Choosing ML Features

What is a Feature

In machine learning, we generally use tabular data, meaning that it is in a table format or in rows and columns. Each row is an observation; each column is an attribute. We then train a computer to predict as well as possible (according to whatever metric is chosen as the most important) which one of the column values will be in cases when that value is unknown. The column whose values we are prdicting is called the target; any columns we use to predict the target values are called features.

Example:

I am creating a machine learning model that will predict whether a person has arrhythmia based on simultaneous EKG (electrocardiogram) readings from several points on the body. One of the most important questions to be answered is this: - What features can we extract from an EKG reading? Some possible features that come to mind immediately are the following:

  • Average heart rate over the course of the reading
  • Summary statistics (max, min, mean, variance, median) of the voltage at each given point in time throughout the reading
  • Summary statistics of the differences in time of consecutive heart beats

Factors that Contribute to one Feature Being Better or Worse than Another

There are various factors that can contribute to the decision to choose one feature over another. Here are several of the things to consider as you make your choice of ML features:

Correlation with the Target

  • While there are other factors, correlation with the target is generally the most important factor as far as predictiveness of a model is concerned.
  • For example, if you are predicting the gender of a student, height would be a very good feature to have, because height correlates strongly with gender. Obviously no one can predict for any given height all of the time what gender that person is, but males are stochastically taller, that is, their heights come from different distribution than female heights do.
  • In my case, I do not know yet what factors will correlate most to each heart condition.
  • We can tell what correlates with the target much better when we visaulize it on a scatterplot or other more appropriate graphic based on the data type. I will address this further in a separate section on visualization.

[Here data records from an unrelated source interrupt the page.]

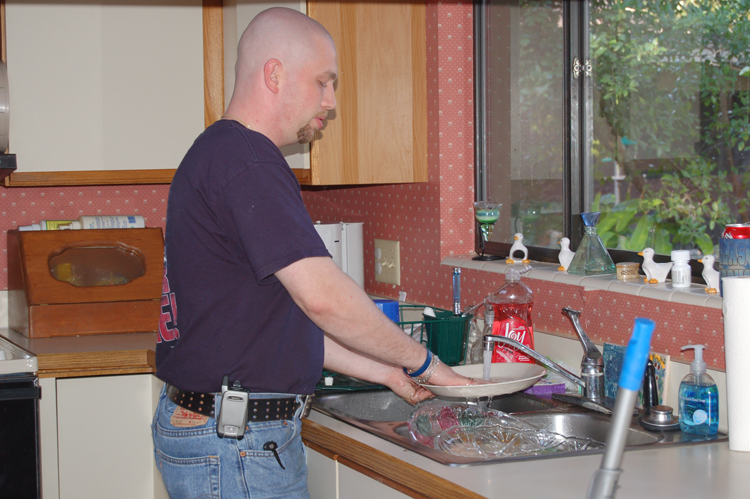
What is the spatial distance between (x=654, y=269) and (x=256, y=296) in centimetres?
89

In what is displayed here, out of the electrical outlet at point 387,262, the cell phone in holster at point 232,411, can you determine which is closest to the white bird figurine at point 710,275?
the cell phone in holster at point 232,411

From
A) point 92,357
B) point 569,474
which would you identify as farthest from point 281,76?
point 92,357

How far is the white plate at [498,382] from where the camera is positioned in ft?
4.74

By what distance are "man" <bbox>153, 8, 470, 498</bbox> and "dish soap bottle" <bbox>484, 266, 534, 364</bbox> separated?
1.52ft

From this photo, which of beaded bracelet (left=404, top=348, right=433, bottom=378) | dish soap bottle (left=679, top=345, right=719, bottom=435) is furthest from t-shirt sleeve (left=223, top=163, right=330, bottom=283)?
dish soap bottle (left=679, top=345, right=719, bottom=435)

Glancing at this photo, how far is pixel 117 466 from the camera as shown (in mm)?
2188

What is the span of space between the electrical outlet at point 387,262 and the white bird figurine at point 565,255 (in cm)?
70

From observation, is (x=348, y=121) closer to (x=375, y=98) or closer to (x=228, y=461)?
(x=375, y=98)

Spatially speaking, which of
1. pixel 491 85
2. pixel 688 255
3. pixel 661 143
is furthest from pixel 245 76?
pixel 661 143

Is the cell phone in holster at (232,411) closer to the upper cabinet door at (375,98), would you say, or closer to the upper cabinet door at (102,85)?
the upper cabinet door at (375,98)

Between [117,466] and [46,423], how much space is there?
0.75 feet

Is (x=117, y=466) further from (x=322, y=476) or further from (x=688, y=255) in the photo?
(x=688, y=255)

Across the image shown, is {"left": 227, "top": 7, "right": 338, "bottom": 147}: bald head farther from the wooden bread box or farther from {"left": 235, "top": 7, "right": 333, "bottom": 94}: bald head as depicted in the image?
the wooden bread box

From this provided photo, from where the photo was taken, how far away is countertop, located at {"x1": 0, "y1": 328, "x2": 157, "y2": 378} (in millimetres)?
2117
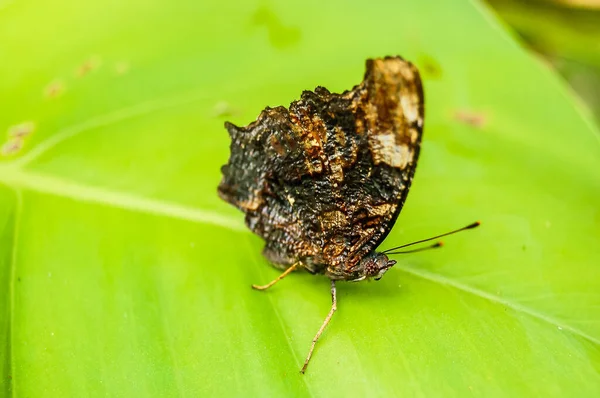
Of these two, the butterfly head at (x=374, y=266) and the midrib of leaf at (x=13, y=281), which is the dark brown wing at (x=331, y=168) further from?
the midrib of leaf at (x=13, y=281)

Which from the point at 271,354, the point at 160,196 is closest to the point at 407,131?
the point at 271,354

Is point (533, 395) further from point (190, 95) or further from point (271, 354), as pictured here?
point (190, 95)

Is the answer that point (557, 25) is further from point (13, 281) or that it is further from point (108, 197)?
→ point (13, 281)

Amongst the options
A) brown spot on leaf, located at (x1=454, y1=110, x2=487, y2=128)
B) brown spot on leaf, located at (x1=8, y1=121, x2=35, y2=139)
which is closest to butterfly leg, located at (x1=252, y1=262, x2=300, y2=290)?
brown spot on leaf, located at (x1=454, y1=110, x2=487, y2=128)

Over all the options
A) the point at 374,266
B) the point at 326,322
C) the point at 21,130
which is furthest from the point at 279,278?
the point at 21,130

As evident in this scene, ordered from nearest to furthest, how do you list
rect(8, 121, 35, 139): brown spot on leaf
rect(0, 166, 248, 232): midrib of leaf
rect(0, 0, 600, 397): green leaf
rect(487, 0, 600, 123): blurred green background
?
1. rect(0, 0, 600, 397): green leaf
2. rect(0, 166, 248, 232): midrib of leaf
3. rect(8, 121, 35, 139): brown spot on leaf
4. rect(487, 0, 600, 123): blurred green background

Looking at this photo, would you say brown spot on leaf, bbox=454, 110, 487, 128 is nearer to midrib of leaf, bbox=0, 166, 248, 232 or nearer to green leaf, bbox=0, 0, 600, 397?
green leaf, bbox=0, 0, 600, 397
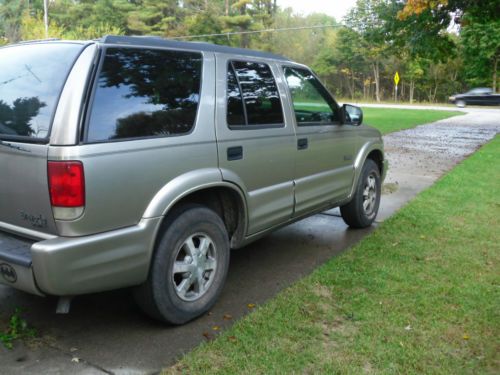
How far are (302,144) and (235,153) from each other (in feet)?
3.15

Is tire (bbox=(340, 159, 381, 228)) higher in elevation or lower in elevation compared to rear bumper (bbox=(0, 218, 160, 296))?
lower

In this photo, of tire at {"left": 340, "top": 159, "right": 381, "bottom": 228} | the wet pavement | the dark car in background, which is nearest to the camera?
the wet pavement

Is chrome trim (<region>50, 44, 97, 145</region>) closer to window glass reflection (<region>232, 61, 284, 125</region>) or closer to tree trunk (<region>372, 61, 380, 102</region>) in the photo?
window glass reflection (<region>232, 61, 284, 125</region>)

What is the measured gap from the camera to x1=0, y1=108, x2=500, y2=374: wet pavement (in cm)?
304

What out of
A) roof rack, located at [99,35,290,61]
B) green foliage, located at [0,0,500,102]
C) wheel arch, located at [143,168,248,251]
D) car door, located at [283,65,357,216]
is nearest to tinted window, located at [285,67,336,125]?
car door, located at [283,65,357,216]

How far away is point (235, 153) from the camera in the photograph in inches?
146

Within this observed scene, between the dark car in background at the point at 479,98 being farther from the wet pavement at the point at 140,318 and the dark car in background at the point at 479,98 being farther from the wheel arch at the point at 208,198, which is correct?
the wheel arch at the point at 208,198

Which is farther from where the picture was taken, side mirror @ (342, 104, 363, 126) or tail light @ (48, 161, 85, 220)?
side mirror @ (342, 104, 363, 126)

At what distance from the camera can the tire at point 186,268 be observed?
10.6 ft

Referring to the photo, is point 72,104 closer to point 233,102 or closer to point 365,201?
point 233,102

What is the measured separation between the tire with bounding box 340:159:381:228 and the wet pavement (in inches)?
5.6

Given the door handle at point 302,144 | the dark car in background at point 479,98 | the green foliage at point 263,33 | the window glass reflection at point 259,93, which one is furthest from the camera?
the green foliage at point 263,33

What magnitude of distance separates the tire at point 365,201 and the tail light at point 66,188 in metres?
3.53

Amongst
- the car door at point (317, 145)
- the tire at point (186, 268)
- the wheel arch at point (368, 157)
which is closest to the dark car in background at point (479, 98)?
the wheel arch at point (368, 157)
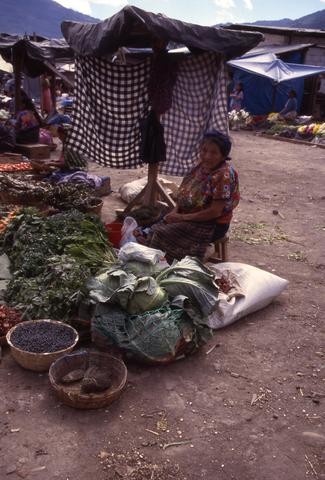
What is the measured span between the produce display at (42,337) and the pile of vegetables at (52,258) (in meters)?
0.15

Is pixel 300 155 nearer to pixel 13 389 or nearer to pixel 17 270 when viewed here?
pixel 17 270

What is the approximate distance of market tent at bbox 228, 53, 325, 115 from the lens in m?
16.4

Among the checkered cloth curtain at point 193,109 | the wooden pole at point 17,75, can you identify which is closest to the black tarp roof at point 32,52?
the wooden pole at point 17,75

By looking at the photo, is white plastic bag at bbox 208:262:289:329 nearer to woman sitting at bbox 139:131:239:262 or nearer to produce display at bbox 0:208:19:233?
woman sitting at bbox 139:131:239:262

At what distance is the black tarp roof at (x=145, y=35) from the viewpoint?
4141 millimetres

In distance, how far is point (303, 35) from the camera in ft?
68.7

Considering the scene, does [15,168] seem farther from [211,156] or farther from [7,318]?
[7,318]

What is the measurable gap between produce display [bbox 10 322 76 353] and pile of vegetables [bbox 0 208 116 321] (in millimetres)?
153

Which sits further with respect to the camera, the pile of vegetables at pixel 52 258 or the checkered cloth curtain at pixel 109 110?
the checkered cloth curtain at pixel 109 110

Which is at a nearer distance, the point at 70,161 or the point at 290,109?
the point at 70,161

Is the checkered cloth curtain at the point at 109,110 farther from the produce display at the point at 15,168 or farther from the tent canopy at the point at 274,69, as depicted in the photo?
the tent canopy at the point at 274,69

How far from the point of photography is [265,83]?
18.5 m

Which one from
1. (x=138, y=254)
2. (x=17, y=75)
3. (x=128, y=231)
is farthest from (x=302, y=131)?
(x=138, y=254)

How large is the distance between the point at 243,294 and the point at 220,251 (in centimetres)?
93
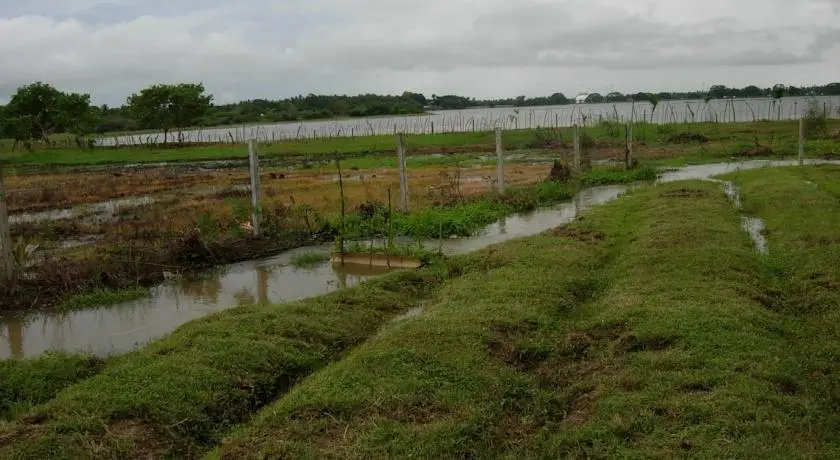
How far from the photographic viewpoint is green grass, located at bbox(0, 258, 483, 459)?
522 centimetres

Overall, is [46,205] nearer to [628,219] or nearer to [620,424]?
[628,219]

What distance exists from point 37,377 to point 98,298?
11.3ft

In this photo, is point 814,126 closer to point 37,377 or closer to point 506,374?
point 506,374

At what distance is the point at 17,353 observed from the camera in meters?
8.28

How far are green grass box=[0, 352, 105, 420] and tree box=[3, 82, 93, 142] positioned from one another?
51.5m

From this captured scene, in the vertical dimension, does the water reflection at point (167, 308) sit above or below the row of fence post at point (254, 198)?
below

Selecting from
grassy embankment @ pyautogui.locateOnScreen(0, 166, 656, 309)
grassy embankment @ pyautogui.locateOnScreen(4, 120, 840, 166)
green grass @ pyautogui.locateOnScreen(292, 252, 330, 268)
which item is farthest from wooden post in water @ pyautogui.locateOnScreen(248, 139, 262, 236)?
grassy embankment @ pyautogui.locateOnScreen(4, 120, 840, 166)

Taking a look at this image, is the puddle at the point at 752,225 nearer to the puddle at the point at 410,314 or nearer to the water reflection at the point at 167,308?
the puddle at the point at 410,314

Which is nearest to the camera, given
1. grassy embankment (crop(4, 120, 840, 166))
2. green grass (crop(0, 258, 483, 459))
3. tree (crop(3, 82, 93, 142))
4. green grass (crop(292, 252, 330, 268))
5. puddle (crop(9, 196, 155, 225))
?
green grass (crop(0, 258, 483, 459))

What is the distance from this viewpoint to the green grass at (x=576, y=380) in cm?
482

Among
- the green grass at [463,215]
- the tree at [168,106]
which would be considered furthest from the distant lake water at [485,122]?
the green grass at [463,215]

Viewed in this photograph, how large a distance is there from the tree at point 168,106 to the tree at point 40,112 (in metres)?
4.53

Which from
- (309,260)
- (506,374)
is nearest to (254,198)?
(309,260)

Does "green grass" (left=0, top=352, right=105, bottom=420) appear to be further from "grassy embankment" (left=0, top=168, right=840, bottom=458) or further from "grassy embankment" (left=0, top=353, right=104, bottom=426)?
"grassy embankment" (left=0, top=168, right=840, bottom=458)
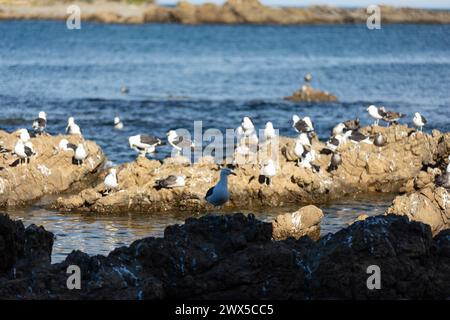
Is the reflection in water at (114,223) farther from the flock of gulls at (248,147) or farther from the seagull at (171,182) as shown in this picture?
the flock of gulls at (248,147)

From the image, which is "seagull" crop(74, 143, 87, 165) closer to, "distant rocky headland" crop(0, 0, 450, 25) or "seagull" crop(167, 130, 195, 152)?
"seagull" crop(167, 130, 195, 152)

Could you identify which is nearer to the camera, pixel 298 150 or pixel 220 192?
pixel 220 192

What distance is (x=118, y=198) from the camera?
62.1ft

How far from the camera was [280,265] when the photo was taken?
36.8ft

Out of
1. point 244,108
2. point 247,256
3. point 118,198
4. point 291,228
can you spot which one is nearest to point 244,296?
point 247,256

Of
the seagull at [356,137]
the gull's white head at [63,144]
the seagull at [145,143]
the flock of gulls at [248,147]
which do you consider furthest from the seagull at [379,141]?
the gull's white head at [63,144]

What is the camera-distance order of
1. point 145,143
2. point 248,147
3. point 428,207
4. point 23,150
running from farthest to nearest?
point 145,143 < point 248,147 < point 23,150 < point 428,207

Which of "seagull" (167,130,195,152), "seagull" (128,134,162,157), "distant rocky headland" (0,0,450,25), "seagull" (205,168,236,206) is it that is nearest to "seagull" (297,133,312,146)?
"seagull" (167,130,195,152)

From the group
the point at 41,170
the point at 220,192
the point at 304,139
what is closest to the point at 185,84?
the point at 304,139

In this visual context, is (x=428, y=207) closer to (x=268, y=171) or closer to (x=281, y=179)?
(x=268, y=171)

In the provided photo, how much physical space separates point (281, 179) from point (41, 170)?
509 centimetres

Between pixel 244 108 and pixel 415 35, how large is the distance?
6650 cm

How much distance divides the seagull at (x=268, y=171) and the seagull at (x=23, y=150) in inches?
194

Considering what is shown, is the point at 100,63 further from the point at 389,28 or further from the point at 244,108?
the point at 389,28
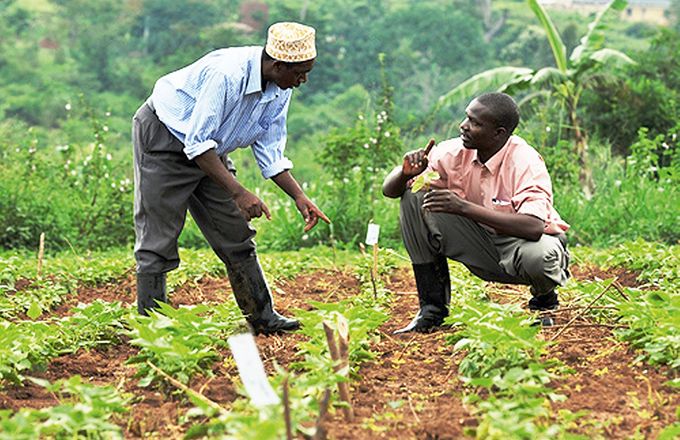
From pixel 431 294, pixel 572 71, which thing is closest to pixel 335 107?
pixel 572 71

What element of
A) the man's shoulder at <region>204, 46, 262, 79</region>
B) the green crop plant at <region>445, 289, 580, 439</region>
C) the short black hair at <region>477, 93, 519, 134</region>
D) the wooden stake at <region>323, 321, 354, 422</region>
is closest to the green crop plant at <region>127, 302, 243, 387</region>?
the wooden stake at <region>323, 321, 354, 422</region>

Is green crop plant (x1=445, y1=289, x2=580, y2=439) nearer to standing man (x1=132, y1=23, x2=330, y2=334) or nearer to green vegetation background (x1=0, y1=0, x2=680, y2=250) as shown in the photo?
standing man (x1=132, y1=23, x2=330, y2=334)

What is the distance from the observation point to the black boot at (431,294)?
4809 millimetres

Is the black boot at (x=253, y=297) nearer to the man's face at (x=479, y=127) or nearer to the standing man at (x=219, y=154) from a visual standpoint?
the standing man at (x=219, y=154)

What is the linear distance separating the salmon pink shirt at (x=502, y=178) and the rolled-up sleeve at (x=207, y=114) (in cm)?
101

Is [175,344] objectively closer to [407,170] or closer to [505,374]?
[505,374]

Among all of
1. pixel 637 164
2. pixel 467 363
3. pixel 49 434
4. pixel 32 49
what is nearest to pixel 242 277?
pixel 467 363

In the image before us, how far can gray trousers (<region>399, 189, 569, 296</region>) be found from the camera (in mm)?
4586

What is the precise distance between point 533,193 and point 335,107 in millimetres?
27142

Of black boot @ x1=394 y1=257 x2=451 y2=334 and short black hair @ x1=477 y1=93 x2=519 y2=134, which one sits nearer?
short black hair @ x1=477 y1=93 x2=519 y2=134

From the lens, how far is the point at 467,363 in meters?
3.66

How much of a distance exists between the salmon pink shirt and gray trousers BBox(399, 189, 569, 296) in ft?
0.41

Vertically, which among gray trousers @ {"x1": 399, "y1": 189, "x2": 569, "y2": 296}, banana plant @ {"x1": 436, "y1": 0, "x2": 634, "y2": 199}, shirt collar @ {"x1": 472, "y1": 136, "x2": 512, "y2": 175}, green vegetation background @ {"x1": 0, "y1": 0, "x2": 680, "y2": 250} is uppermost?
shirt collar @ {"x1": 472, "y1": 136, "x2": 512, "y2": 175}

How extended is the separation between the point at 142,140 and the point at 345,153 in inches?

Interaction with the Target

  • Let’s suspend disbelief for a moment and imagine that a group of students in one major has all tall females and short males and the opposite is true for a second major. If we compare the majors based on gender, there will be no correlation. The same is true for height. However, if we look at the interaction, we can gain a lot of insight. We will see that we can determine what major a given student is in (or at least predict with higher accuracy) by using both features together, but not by using either one separately.
    • Here is a Boxplot showing data that follows that pattern:

  • Here is a frequency table showing that there is no correlation between gender and major:
  CS DS
F 15 15
M 15 15
  • Here is a interaction plot showing that the major is very predictable with both gender and height.

  • All of this is to say that there are cases when 1 variable cannot explain something, but 2 variables can, so while it is not as common as direct correlation, it is something to keep in mind and watch out for.

Number Of Missing Values

  • High missing value counts are not helpful in determining the value of a target variable.
  • What that specific threshold is for a given project is a matter of personal decision by the ML engineer, but we cannot glean anything directly from missing values.
  • If the missing values have meaning that we know about, sometimes we can impute something that is menaningful, so that is something to keep in mind and search data dictionaries for, but otherwise, be very careful to use columns that have a high proprotion of missing values.

Remove Irrelevant Features

  • If there are features that do not correlate with the target, they will “water down” the model.
  • While theoretically the model should just put really low importance on it and not use it for the end calculation, it slows down the model
  • The other downside is that it unnecessarily makes the model less interpretable.

Collect Outside Variables

  • Any variable that correlates well with the target variable will give a model more predictive power (with the exception of colinear variables).
  • This can come in many forms, but the general idea is that while there are frequently data provided for a given machine learning project, finding additional sources of data can be very helpful in predicting your target
  • For example, if we only had the data above that I mentioned to predict a student’s gender, perhaps we couldn’t predict with 100% accuracy, but if we could also have their age, hometown, shoe size, or other such feature, we may be able to predict with higher accuracy; frequently this kind of data would have to be searched out on the internet or elsewhere.

Visualize

  • Visualizing the data can help you to understand the relationships between the different attributes in your dataset
  • If on a scatter plot you are able to see a positive or a negative correlation between a potential feature and the target, then it will most likely help the model to add it; if there is chaos on such a scatter plot, then it likely will not help the model

Reduce Colinearity (Redundancy)

  • Even if 2 attributes both correlate well with the target, that does not necessarily mean that having both of them in the model will make the model better than just having one or the other.
  • For example, If we want to predict what product a given customer will buy, median income of the customer’s zip code may be helpful, but if we already have the individual customer’s income, that will almost certainly correlate more with what product they will buy, and may essentially negate the effect that the median income by zipcode had.

Domain Knowledge

  • With domain knowledge you or a expert whom you consult may know that a given variable correlates well with the target of interest, even if there is no data in the data you have now to support that correlation.